● **WHAT TO PRODUCE**: Write out the entries below as a numbered list, skipping any blank lines and leaving out the pictures.

━━━━━ THE RECORDS ━━━━━

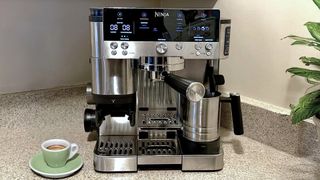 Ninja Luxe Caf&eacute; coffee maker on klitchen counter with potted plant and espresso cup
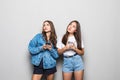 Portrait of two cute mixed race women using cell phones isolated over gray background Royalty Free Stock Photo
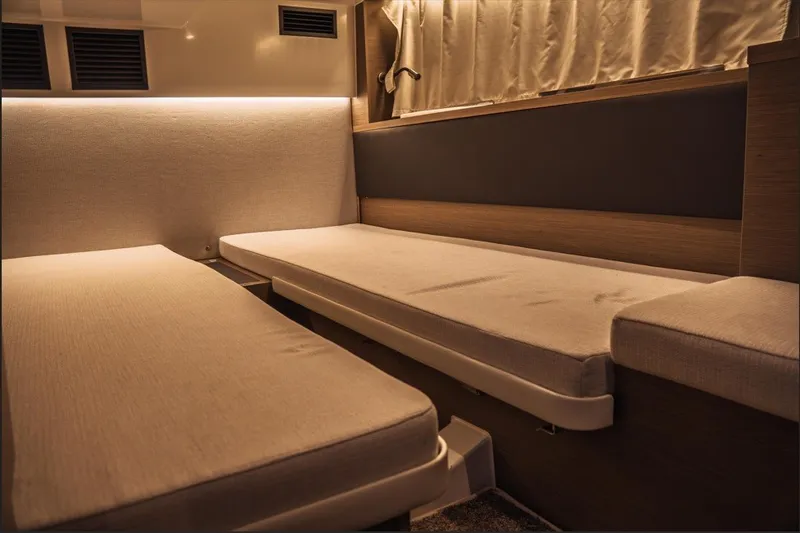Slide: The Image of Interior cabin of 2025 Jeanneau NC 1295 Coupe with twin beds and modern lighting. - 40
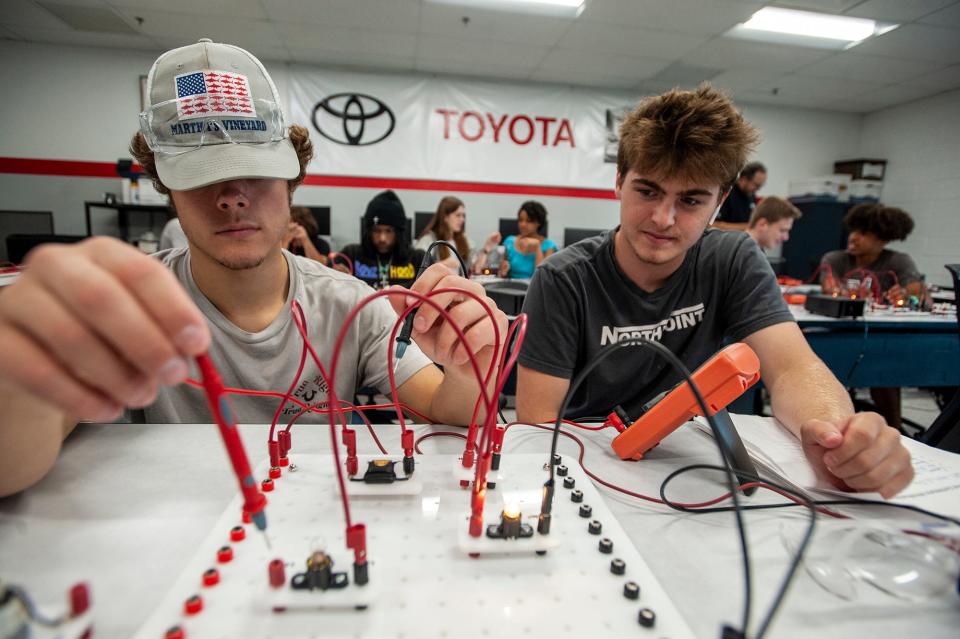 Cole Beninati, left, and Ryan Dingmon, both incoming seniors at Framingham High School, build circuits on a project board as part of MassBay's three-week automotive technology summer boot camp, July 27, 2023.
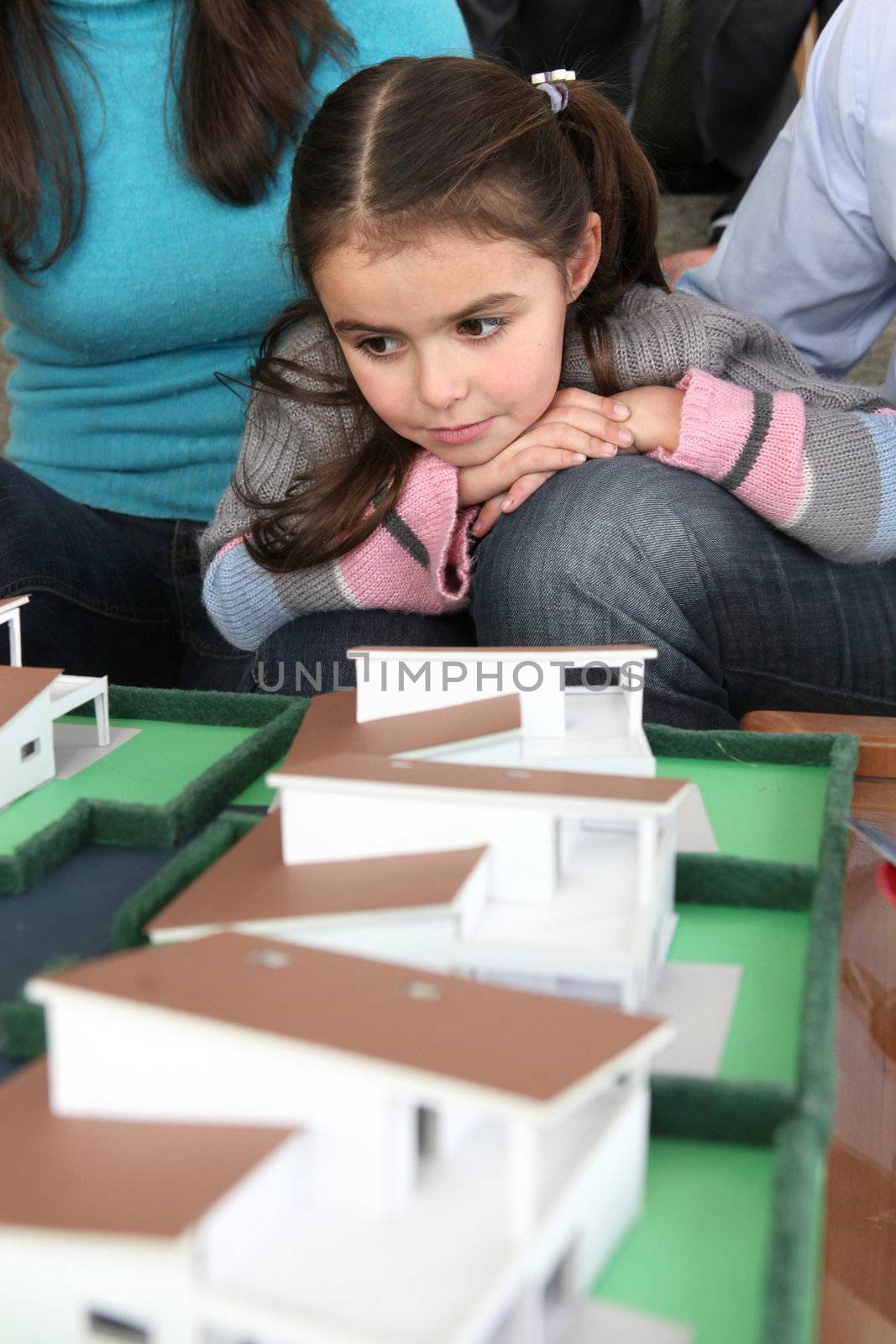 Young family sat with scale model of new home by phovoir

━━━━━

● **ANSWER SPACE**:
1.  Ninja Luxe Caf&eacute; coffee maker on klitchen counter with potted plant and espresso cup
2.  Portrait of two cute mixed race women using cell phones isolated over gray background Royalty Free Stock Photo
3. Slide: The Image of Interior cabin of 2025 Jeanneau NC 1295 Coupe with twin beds and modern lighting. - 40
4.  Cole Beninati, left, and Ryan Dingmon, both incoming seniors at Framingham High School, build circuits on a project board as part of MassBay's three-week automotive technology summer boot camp, July 27, 2023.
5.  Young family sat with scale model of new home by phovoir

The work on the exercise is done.